Milpark Education
- Type: Private
- Established: 1997; 29 years ago
- Parent institution: Stadio Holdings (83.9%)
- Students: 3,000+ ^{[when?]}
- Location: Cape Town, South Africa, Republic of South Africa
- Campus: Urban
- Language: English
- Website: milpark.ac.za

= Milpark Education =

South African private tertiary education institution

Milpark Education is a South African private tertiary education institution. Established in 1997, Milpark is based in Cape Town.

The institution comprises four schools: the Business School, the School of Professional Accounting (incorporating CA Connect), the School of Financial Services, and the School of Commerce.

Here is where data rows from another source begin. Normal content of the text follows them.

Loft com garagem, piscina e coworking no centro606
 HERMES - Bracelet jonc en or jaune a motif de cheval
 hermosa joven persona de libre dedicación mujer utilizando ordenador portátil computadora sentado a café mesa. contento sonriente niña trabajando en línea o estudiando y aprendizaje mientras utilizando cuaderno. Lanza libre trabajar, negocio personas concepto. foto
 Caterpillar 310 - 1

It offers online higher education in three formats: Distance Learning, Distance Learning Online, and Online Short Courses.

Graduates receive qualifications that start at NQF level 5 and progress to NQF level 10. The qualifications are accredited by the South African Qualifications Authority.

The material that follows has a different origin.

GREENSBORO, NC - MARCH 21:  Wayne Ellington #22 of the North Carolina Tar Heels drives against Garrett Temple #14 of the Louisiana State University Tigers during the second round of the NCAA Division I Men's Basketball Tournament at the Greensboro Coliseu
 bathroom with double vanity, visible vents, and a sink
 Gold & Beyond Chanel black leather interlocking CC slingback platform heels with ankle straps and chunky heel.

Milpark is a subsidiary of Stadio Holdings, a private tertiary education holding company listed on the JSE Limited.

== Accreditations, affiliations, and partnerships ==

Milpark Education (Pty) Ltd is registered as a Private Higher Education Institution with the South African Department of Higher Education and Training under the Higher Education Act, 1997.

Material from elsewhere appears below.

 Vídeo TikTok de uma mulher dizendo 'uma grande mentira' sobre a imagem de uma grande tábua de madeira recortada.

Milpark Education’s schools are also accredited by relevant professional organisations. Milpark Business School’s MBA is accredited by the Association of MBAs (AMBA); Milpark School of Financial Services is accredited by the Insurance Institute of South Africa (IISA), the Financial Planning Institute of Southern Africa (FPI), and the International Certifications for Business (ICB); The School of Commerce is accredited by the South African Board of People Practices (SABPP); and the Postgraduate Diploma in Accounting (PGDA) programme in the Milpark School of Professional Accounting (incorporating CA Connect) is accredited by the South African Institute of Chartered Accountants (SAICA).

== Ways to study ==
Milpark’s primary method for the delivery of education is online learning. Students have the option of Distance Learning, Distance Learning Online, and Online Short Courses.

== Student Bursaries ==
Milpark Education offers a number of bursaries to students annually, based on need and academic performance. However, the Milpark bursary programme is not available for the Postgraduate Diploma in Accounting (PGDA/CTA) and Advanced Accounting (Bridging Short Course to PGDA / CTA).